## Source data
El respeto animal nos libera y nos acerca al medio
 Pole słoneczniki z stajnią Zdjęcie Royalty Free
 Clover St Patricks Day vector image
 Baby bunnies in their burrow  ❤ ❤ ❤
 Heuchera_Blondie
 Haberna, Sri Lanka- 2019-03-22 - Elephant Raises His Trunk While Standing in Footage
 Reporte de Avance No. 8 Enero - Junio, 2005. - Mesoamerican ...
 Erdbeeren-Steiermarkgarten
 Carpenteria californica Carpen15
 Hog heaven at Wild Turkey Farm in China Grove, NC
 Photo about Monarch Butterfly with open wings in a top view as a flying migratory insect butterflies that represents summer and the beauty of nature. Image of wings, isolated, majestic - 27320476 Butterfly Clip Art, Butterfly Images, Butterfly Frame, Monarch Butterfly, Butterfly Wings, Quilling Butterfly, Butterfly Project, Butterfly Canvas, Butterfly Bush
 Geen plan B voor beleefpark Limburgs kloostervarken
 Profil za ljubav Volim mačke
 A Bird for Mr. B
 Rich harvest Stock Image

## Try it
Find the line that contains "Profil za ljubav Volim mačke". Write out that line and every line after it through the end of the data, exactly, and nothing else.

## Reply to the exercise
 Profil za ljubav Volim mačke
 A Bird for Mr. B
 Rich harvest Stock Image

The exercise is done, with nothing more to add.